Es sind noch fünf Minuten. Wir liegen mit 21:17 hinten, und mit jeder Sekunde, die vergeht, werden der Druck auf meiner Brust und die Vorwürfe, die ich mir selbst mache, immer stärker. Im nächsten Moment ruft uns jedoch Chris, unser Quarterback, zusammen. Auf dem Weg zu ihm beginnen meine Finger zu zittern. Die Schreie, die ich wieder und wieder aus meinem Kopf verbanne, schrillen lauter als zuvor und rauben mir meine Konzentration. Ich hole erneut tief Luft, atme konzentriert und fokussiere mich auf das Hier und Jetzt – den Sieg, den wir dringend brauchen, um in dieser Saison nicht vorzeitig vor den Play-offs auszuscheiden.
Leicht beuge ich mich in den Kreis, den wir bilden. Chris’ Lippen bewegen sich, doch ich höre ihn nur wie durch Wasser hindurch. Seit ich zurück auf dem Spielfeld bin, werden die Erinnerungen an mein früheres Leben noch einmal viel deutlicher. Übermannen mich und nehmen mir den Fokus. Bilder, die ich vergessen wollte, laufen wie in einem Stummfilm vor meinem inneren Auge ab.

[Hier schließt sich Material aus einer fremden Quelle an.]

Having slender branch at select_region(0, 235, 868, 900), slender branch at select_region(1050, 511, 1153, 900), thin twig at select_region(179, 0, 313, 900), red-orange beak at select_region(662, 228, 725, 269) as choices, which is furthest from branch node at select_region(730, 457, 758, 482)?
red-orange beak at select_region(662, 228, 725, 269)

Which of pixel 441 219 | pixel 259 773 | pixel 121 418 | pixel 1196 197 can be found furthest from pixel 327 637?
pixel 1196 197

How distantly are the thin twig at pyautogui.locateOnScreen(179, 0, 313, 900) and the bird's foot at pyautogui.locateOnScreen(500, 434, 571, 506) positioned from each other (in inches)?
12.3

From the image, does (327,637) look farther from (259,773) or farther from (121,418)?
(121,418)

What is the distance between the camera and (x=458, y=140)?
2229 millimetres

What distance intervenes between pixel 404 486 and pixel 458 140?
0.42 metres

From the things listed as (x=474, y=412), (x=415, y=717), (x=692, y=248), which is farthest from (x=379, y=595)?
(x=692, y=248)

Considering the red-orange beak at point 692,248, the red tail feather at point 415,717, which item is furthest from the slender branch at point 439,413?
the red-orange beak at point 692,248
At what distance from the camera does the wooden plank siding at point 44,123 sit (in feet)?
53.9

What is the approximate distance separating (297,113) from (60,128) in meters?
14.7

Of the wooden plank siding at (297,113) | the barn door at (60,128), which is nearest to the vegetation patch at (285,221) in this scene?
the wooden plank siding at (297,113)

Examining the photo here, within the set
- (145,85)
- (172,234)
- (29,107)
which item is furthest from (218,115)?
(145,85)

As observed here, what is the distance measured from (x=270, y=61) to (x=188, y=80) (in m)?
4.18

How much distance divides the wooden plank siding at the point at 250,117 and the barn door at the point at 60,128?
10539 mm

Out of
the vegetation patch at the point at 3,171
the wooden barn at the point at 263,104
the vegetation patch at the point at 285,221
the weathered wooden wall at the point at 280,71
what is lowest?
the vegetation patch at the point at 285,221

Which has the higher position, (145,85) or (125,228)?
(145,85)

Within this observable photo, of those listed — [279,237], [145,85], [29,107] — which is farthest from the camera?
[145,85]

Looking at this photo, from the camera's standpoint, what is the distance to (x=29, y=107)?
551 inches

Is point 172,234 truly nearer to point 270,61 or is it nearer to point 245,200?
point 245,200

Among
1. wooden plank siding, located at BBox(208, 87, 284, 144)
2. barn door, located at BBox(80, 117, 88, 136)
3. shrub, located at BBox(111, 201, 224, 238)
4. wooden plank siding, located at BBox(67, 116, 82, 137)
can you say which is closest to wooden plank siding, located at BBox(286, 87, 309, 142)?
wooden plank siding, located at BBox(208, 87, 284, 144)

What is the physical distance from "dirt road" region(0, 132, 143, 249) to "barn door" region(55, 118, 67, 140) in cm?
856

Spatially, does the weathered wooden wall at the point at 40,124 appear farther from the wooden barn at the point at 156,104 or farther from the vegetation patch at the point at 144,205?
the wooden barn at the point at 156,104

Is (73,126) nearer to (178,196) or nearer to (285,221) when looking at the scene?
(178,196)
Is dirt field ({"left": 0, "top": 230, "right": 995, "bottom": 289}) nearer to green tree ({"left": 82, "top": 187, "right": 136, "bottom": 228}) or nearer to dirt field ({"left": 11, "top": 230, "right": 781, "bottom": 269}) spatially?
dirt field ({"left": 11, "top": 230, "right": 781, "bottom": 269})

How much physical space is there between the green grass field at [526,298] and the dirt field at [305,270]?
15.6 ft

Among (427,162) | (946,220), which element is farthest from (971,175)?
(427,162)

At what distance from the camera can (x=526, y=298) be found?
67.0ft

»Komm schon«, murmle ich mir selbst zu und sehe erneut zu Chris. Dieser bellt seine Anweisungen in die Runde. In seinen Augen brennt eine Entschlossenheit, die ich gerade noch in mir selbst suche. Dabei ist das hier genau das, was ich immer gewollt habe. Und nur darum bin ich vorletzte Saison zu den Falcons gewechselt. Ich wollte endlich den Superbowl gewinnen. Doch das war alles, bevor meine ganze Welt zusammengebrochen ist.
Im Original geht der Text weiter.